Voor zover ik mij kan herinneren heb ik altijd al gedichten geschreven. Dichters situeren het begin van hun dichterschap vaak in de adolescentie, al dan niet getriggerd door een onbereikbare liefde, al dan niet gestuurd door een bevlogen poësisleraar. Zo ook ik, de clichés hebben hun rechten. Maar als ik er goed over nadenk, kwam ik ook veel vroeger al in de ban van het rijm, de cadans, het repetitieve refrein, het muziekje dat in de versjes zat die we als kind moesten opdreunen, en ja, durfde ik, zodra ik kon schrijven, al eens enig zelfgemaakt rijm aan het ruitjespapier van mijn kladblok toevertrouwen.
Als men mij vraagt waarom ik poëzie schrijf, geef ik soms als antwoord: Omdat zoveel woorden elkaar nog nooit hebben ontmoet. Dit lijkt me een afdoende reden. Uitdagend is het: hoe kan ik woorden op zodanige wijze bij elkaar brengen dat uit de chemie van hun samengaan nieuwe betekenissen ontstaan. Dat een vergezicht zich ontplooit in de baaierd. Dat een inzicht vluchtig oplicht in de woordenbrij.
Joseph Brodsky: soms slaagt een dichter erin met behulp van één woord daar te komen waar nog nooit iemand is geweest.
Opwindend is het ook: ervaren hoe de tekst die ik schrijf, of de tekst die zichzelf schrijft (waar eindigt het ene, en begint het andere?), mij verandert. Hoe ik iets onder mijn pen zie ontstaan dat ik nog niet wist, waar ik verwonderd naar staar. Avontuurlijk is het: waar zal ik uitkomen, als ik aan de slag ga met die eerste aanzet, die eerste regel, die ik soms, vanuit het ongewisse, cadeau krijg? Want vaak loopt het natuurlijk ook op niets uit, en blijkt die gekregen regel na een nachtje slapen en het wegebben van de roes dan toch niet zo’n fantastisch cadeau.
Maar natuurlijk doen wij, dichters, het in de eerste plaats uit zucht naar meesterschap. Wij doen het voor de flonkerende formulering, voor het gebeitelde beeld, voor de fraai gedraaide krul, voor de Vorm. Dichters zijn mislukte muzikanten. Dichters zijn mislukte redenaars. Want alle poëzie is muziek, alle poëzie is retoriek. Poëzie hengelt naar de instemming van het publiek, poëzie wil overdonderen, verleiden, binnendoen. Dat jongetje dat niet goed is in voetballen en dan maar gedichten schrijft om dat mooiste meisje van de klas in te pakken, weet je wel.
© Frans Deschoemaeker
Uit: De waterlelies van Montparnasse, een werk in gestadige voortgang.
2 opmerkingen:
Juist! En hoe erg is het niet niet te kunnen voetballen, en de woorden niet op hun juiste plaats krijgen om ergens te komen waar je nog niet, waar niemand ooit was...! Troost is er gelukkig wel : al die goede Beatrices, sorry die goede dichters (m/v) 'Inpakken' is er dan wel niet bij, of amper ....

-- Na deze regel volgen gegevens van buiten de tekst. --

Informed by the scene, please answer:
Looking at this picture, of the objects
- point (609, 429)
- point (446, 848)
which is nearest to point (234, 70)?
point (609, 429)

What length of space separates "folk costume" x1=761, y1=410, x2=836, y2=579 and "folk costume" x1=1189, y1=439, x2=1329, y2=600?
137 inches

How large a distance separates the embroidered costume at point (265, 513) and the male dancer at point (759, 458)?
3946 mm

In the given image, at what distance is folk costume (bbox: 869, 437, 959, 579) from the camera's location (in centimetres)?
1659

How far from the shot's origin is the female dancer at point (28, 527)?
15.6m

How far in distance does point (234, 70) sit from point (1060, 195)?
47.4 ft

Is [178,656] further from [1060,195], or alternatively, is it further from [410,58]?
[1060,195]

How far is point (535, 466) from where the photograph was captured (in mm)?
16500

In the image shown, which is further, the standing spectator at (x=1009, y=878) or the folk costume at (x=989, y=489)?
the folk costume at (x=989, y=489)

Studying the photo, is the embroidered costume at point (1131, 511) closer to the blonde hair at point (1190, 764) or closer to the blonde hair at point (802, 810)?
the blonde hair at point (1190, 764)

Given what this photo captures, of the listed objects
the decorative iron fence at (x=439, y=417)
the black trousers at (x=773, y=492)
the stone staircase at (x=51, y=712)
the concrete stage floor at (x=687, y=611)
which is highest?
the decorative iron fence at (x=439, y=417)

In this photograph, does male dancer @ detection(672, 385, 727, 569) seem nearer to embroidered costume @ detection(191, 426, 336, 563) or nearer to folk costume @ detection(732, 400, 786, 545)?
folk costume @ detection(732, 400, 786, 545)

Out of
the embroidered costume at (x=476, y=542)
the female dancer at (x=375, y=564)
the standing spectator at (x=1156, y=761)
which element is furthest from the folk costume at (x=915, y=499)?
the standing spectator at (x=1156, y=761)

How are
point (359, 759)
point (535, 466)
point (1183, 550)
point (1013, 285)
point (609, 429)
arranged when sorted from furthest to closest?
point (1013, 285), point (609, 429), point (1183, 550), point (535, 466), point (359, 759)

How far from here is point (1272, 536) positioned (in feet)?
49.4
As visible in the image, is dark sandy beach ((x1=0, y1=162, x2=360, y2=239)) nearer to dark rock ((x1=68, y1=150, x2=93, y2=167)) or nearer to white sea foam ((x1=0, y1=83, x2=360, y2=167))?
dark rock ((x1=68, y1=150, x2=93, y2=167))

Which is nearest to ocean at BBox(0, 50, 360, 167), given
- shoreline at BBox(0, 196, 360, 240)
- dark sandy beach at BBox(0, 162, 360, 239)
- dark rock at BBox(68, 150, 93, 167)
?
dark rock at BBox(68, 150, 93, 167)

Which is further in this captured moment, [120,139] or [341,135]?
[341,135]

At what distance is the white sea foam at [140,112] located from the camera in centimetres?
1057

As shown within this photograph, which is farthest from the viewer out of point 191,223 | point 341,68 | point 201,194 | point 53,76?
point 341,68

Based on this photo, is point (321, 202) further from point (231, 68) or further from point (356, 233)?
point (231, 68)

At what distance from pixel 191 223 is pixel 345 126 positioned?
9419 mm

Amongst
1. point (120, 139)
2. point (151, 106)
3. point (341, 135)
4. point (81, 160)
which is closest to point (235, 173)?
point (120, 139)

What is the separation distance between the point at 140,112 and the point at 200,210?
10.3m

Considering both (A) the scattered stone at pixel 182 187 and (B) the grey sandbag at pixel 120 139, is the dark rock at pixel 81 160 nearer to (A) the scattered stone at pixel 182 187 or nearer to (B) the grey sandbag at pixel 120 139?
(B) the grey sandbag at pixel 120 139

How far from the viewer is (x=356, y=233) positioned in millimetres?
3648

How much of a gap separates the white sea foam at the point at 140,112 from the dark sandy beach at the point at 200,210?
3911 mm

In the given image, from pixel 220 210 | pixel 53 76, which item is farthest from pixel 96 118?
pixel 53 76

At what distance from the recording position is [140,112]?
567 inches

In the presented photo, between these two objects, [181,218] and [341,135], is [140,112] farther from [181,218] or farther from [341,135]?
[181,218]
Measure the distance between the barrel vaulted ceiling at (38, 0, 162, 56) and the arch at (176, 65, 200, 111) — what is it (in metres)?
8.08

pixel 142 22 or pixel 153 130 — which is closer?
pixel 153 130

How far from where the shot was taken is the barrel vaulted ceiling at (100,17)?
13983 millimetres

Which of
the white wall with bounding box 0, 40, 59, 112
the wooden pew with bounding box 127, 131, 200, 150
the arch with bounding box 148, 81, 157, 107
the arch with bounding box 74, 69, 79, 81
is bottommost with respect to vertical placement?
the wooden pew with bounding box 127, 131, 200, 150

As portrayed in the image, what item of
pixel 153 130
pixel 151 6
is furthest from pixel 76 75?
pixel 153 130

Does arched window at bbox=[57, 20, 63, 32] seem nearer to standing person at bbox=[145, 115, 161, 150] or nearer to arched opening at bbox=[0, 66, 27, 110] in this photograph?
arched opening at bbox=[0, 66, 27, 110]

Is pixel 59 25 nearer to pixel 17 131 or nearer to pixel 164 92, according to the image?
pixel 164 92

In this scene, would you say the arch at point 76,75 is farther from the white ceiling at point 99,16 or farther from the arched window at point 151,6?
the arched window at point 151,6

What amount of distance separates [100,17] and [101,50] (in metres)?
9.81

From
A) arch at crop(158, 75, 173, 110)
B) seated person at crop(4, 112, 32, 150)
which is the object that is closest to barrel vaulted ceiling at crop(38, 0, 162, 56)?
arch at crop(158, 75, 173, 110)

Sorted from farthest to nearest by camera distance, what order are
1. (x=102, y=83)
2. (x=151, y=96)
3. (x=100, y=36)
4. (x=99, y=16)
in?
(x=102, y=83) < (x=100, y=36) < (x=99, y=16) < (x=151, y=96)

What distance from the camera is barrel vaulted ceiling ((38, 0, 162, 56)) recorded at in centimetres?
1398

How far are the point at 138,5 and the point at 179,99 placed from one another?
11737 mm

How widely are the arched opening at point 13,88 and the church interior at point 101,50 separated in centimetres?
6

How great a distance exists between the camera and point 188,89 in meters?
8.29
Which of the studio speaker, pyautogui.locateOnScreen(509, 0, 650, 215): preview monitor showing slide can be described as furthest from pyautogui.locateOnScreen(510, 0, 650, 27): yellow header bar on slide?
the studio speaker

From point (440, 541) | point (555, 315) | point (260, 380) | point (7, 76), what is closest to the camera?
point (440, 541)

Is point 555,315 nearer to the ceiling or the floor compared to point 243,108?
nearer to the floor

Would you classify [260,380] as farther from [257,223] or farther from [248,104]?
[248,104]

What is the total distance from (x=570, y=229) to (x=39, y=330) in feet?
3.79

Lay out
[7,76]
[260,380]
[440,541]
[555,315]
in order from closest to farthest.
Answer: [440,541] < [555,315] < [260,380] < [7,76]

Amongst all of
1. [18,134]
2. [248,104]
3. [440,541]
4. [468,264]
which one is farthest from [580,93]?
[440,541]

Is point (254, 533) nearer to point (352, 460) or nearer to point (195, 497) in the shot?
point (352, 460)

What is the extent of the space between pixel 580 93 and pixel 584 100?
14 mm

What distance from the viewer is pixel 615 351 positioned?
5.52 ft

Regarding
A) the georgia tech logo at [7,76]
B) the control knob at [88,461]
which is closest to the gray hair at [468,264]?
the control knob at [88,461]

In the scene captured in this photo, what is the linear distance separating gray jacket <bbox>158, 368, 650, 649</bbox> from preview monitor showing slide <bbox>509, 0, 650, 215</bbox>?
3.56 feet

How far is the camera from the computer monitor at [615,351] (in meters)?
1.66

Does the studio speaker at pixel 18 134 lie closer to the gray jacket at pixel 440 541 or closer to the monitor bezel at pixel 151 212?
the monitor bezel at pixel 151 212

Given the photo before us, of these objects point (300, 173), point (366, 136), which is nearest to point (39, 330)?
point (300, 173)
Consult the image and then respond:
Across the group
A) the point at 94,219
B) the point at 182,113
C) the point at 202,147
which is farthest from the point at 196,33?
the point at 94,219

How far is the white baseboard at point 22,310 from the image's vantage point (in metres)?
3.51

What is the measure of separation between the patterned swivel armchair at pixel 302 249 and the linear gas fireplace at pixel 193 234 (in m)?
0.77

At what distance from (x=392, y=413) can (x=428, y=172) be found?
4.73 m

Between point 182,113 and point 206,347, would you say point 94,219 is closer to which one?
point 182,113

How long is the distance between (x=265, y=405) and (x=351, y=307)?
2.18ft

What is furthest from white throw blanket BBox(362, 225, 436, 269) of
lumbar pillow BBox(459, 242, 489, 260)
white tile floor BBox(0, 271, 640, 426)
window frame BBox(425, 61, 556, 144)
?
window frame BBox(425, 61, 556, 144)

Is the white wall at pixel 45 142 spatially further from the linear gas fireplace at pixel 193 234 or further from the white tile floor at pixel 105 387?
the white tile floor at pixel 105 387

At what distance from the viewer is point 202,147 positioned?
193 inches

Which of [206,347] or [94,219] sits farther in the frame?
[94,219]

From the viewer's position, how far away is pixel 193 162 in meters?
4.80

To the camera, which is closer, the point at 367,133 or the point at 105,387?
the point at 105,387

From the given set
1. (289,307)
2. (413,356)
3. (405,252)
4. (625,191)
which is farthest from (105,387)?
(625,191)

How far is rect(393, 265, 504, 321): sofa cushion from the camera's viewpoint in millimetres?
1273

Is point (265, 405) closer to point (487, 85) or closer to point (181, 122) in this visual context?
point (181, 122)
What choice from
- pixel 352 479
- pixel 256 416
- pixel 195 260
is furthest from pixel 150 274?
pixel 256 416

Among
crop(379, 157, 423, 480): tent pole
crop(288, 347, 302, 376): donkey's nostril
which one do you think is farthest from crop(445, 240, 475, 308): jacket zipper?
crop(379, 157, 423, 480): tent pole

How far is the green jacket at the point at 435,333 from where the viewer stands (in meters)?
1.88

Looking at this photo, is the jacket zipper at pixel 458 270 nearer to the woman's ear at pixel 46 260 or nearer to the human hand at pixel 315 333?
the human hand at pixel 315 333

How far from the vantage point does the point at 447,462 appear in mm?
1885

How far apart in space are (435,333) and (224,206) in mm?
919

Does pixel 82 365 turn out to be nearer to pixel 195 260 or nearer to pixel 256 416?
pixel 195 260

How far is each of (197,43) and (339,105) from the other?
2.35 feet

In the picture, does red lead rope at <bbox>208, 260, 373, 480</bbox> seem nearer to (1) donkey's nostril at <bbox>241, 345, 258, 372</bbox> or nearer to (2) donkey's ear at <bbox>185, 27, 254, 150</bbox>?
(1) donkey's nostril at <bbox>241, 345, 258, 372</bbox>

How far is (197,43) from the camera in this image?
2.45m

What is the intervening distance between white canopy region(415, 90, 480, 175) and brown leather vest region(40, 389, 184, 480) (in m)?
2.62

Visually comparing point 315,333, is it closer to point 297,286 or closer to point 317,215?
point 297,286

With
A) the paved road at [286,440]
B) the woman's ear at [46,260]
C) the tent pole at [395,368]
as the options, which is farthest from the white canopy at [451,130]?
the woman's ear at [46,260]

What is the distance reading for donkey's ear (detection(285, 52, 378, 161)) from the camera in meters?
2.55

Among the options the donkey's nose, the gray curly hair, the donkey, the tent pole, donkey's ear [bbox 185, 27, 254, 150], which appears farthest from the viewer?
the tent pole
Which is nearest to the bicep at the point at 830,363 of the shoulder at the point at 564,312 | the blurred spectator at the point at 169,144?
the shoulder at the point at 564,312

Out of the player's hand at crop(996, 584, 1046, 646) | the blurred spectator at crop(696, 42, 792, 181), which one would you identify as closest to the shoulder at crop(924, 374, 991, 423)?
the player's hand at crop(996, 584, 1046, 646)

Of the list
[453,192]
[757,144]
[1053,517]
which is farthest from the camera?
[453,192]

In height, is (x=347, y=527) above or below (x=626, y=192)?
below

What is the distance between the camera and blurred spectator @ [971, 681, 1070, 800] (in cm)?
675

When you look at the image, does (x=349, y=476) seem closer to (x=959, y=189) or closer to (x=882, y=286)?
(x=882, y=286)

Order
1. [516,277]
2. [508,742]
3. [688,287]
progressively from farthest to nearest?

Er zijn ook dichters die goed met een bal overweg kunnen... :-) Combinatie voetbal-poëzie (zoals Herman De Coninck beschreef in het gedicht "Cruijff"). Maar deze tekst is bijzonder geschikt voor een handboek Nederlandse literatuur voor vijfdejaars (inclusief het gedicht van De Coninck).